17. They Consider Email Preview

Check how your emails appear in all mail formats without images.

18 They Budget for Experience

Normally spend is focused on traffic driving whilst focus on building customer experience is neglected. Throwing money away.

They Focus on Continued Improvement

Tiny drip-feed improvents over time can add incremental performance improvement. Times change, user-behaviour changes. Always continue to test.

19. They Utilise A System for Prioritisation

There are more “one hour a day” books than there are hours in a day.

Dell gave Bryan a great example of how to do this, bytaking a 71 page list of recommendations from Bryan and asked how many people, how long, how much improvement?

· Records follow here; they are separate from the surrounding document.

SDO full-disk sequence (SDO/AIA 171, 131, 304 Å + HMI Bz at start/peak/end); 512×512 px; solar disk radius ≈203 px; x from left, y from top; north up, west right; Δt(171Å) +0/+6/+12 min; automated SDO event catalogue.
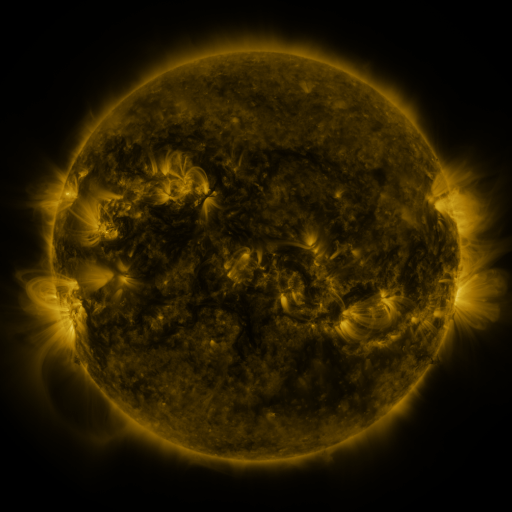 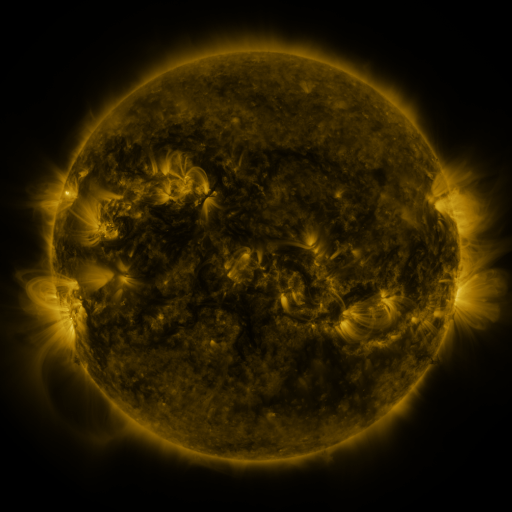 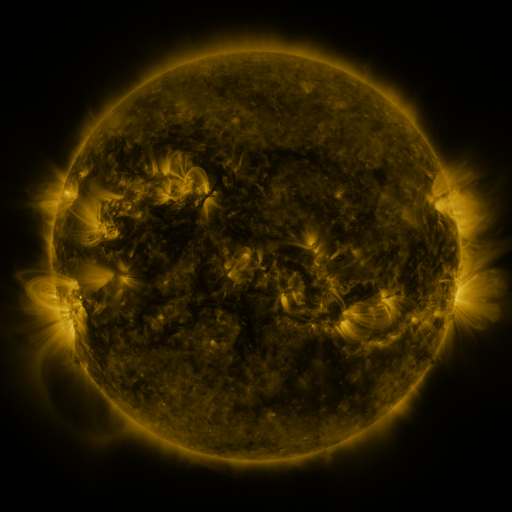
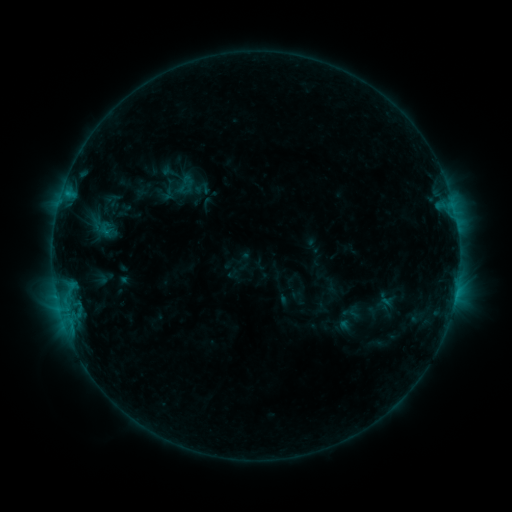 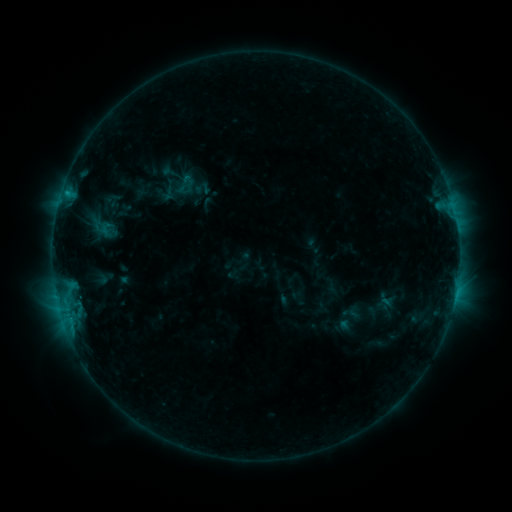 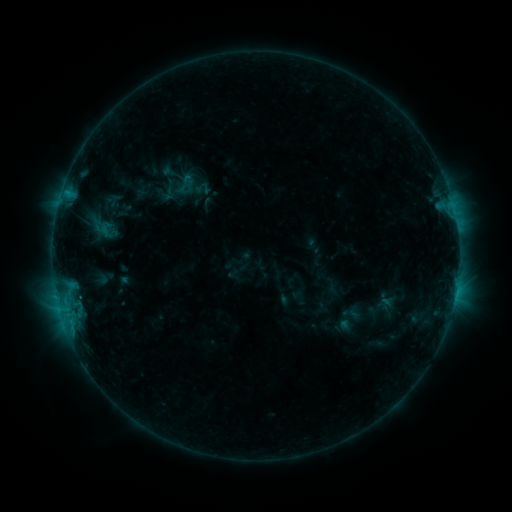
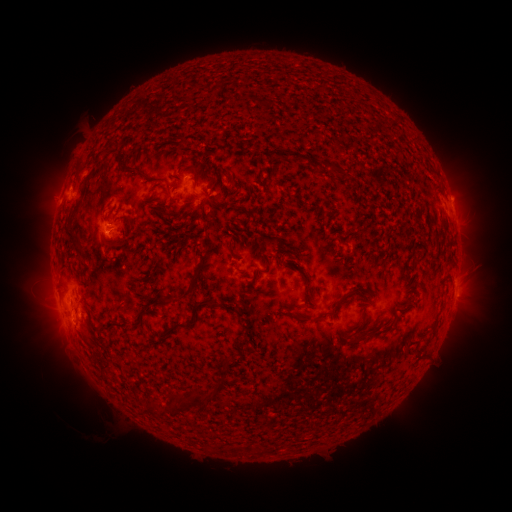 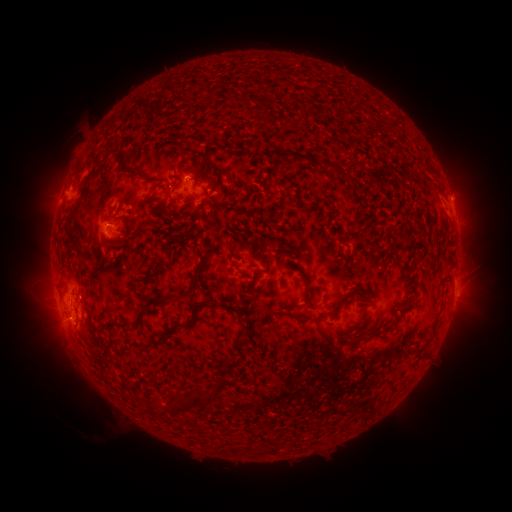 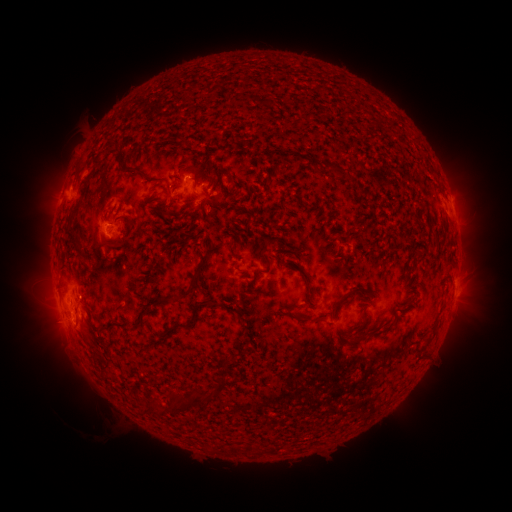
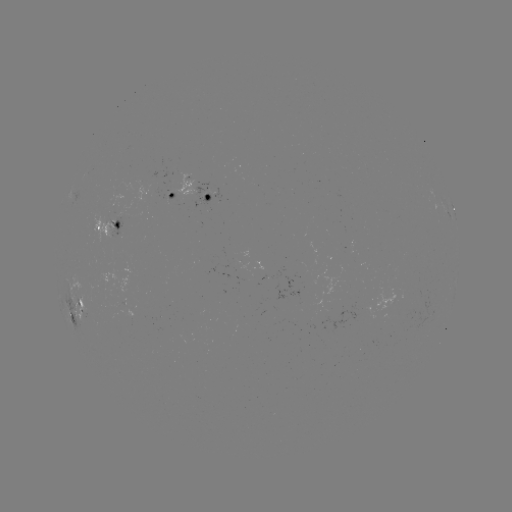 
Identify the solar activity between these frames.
B8.2 flare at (66, 192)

Decided to make just one change (two words) from “learn more” to “help me choose”. This change has made $10,000,000 over the years since change.

20. They Make Data Driven Decisions

To do web analytics and optimisation correctly you have to make a to-do list regularly and ACT ON IT! (Looking at level of impact and level or resources).

21. They Know How to Execute Rapidly.

2 hours after Michael Jackson dies, Amazon had reconfigured their MP3 page. This is why Amazon beat all the established old-school merchants in the online arean. Leveraging social content and constantly testing and acting in immediacy.

“Execution is not an event – a onetime push towards acheiving goals. Rather it is a way of life”. (Guy Kawasaki)

5 Final Action Steps

1. Identify problems

2. Create the to-do list

3. Document the change hypothiseis

4. Prioritise this to-do list

5. Start testing and do the same next time.

Audience Questions:

Should we have a number of niche sites?

Yes and no according to subject matter complexity, as people click on what is attractive to them, which can be leverage on one site in most sectors.

Objection to testing from Clients – Largest tend to be inflexible CMS

Bryan recommends Optimost.

What about B2B Signals?

Depends on marketplace and relationship. Spontaneity may matter less, so free shipping might not be such a draw. Free gifts work well for bulk orders.

Do these tips apply to mobile device conversion rates?

Too hard and too early to tell. A lot of these principles will work, but things like improved content and product descriptions will work.

Diff between Social Commerce and Social Media?

Don’t think about social apps as ways to connect, but ways to integrate as business strategy.

How do we handle negative reviews?

Surprisingly negs improve conversions as it helps to qualify which product is not (but conversely what is) a suitable product for them.